OK. for anyone who cares, I have an answer. Maybe not the best answer, but an answer. The problem is that there are 2 common ways to represent latitude and longitude: degrees and radians. There is a third common way to represent longitude: local time, i.e. time zone time generalized as floating point numbers. And then, to make life more interesting, longitude in degrees is often given as -180 (east) to 180 (West) OR 0 to 360.
Now, when you try to display a map, R automatically picks the lat-lon units for the display based on the innards of the maps package. If you are working in one set of units, but R wants to display the map in another set, you get trouble. Another wrinkle is that different map projections want to be displayed with different units. As I have discovered, the "default" projection likes degrees; it wants to be displayed in a plot rectangle with limits -180 to 180 in longitude, and -90 to 90 in latitude. BUT, the "rectangular" projection, though it looks very much like the default projection, likes radians; it wants to be displayed in a rectangle stretching -pi to pi (longitude) and -pi/2 to pi/2 (latitude). These plot limits are not discussed at all in ?mapproject.
So here's what you need to do:
1) Determine which map projection you want and then determine what limits it is plotted in:
> map(projection=foo,parameters=foo)
> par('usr') # will return vector of plot limits
2) Know the units your own data is expressed in. If you have just grabbed someone else's data set, you might be surprised here.
3) When you plot ...
filled.contour(lons, lats, glb.data)
if your "lons" and "lats" are in units consistent with the limits your projection expects, then you should be OK, and you should be able to simply add a map with
filled.contour(lons, lats, glb.data,
plot.axes={axis(1,...);axis(2,...);map(projection=foo,parameters=foo,add=T)})

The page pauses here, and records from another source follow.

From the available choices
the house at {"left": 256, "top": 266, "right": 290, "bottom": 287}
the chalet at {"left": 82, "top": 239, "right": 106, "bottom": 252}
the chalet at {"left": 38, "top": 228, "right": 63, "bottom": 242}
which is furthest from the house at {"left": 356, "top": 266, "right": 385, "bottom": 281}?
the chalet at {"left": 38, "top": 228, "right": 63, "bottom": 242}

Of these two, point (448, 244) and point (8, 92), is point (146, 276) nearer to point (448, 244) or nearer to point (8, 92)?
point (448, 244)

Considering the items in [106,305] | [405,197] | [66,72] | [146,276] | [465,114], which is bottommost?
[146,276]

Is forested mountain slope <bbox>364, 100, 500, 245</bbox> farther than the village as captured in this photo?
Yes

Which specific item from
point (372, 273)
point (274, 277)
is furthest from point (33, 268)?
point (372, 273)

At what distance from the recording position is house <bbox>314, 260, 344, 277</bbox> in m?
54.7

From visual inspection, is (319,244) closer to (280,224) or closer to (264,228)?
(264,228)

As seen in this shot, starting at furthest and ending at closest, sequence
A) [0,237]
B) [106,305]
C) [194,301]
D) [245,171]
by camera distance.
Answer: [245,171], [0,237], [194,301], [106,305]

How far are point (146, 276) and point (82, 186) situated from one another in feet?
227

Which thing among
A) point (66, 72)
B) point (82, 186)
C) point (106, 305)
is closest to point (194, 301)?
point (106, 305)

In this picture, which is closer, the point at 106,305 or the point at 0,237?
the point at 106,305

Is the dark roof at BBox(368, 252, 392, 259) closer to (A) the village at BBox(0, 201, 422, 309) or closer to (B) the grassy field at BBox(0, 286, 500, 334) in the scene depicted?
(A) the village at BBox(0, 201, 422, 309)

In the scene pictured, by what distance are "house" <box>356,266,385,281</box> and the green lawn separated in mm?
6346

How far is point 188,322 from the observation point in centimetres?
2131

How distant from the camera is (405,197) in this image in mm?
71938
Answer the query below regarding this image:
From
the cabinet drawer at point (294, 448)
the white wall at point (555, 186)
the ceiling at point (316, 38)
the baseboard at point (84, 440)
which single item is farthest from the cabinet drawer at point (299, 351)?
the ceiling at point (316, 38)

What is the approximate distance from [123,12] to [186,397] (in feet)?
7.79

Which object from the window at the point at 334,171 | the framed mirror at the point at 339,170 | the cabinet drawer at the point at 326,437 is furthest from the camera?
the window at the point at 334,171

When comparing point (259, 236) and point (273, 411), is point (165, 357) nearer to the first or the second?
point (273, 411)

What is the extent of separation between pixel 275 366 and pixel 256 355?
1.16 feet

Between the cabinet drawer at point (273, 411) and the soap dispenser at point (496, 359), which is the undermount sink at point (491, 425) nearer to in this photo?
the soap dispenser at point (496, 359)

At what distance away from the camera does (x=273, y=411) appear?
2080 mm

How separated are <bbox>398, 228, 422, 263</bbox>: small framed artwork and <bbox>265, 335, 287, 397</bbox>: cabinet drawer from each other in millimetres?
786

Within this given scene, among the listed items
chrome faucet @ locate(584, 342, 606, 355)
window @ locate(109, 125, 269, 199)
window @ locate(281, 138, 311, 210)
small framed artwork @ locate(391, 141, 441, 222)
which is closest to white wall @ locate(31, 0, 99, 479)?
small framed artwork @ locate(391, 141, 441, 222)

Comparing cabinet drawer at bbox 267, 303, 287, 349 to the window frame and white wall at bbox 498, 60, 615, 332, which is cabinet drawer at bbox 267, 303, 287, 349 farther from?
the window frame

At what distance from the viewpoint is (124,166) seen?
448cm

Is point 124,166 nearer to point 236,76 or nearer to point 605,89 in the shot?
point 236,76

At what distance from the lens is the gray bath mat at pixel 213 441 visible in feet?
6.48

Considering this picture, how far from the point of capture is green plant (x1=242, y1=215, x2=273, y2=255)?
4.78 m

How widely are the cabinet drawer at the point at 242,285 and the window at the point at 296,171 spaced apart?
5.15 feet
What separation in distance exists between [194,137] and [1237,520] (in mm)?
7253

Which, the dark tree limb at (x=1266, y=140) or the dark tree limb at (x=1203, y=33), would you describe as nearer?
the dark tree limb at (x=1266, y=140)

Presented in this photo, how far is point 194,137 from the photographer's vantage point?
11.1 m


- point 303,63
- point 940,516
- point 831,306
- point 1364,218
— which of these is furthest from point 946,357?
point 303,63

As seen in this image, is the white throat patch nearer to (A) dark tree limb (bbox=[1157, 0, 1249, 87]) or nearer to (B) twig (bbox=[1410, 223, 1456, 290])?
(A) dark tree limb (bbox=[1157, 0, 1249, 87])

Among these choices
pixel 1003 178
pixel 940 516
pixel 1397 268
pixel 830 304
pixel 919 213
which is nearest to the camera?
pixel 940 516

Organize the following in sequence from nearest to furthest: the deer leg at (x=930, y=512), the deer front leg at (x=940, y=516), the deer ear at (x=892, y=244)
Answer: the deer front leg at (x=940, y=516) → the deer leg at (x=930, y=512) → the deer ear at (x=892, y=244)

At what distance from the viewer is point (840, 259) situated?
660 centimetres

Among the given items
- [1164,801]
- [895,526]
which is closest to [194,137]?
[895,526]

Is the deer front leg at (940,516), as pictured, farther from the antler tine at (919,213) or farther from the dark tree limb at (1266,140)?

But if your lons and lats are not what the projection needs, then you have a little more work to do. You have to redefine the limits of your plot with a call to par(). This is what worked for me:
filled.contour(lons, lats, glb.data,
plot.axes={axis(1,...);axis(2,...);par(usr=c(-180,180,-90,90));
map(add=T)})
And when I needed the prime meridian at the left end of the plot (i,e, longitude everywhere increasing on the x axis from 0 to 360) I made two calls to par() and map():
filled.contour(lons, lats, glb.data,
plot.axes={axis(1,...);axis(2,...);
par(usr=c(0,360,-90,90));map(add=T); #eastern hemisphere
par(usr=c(-360,0,-90,90));map(add=T)} #western
)
There are some other wrinkles too. (e.g. the 'rectangular' projection does not have limits of precisely -pi an +pi.) But if what I have said so far makes sense, you will be able to deal with them.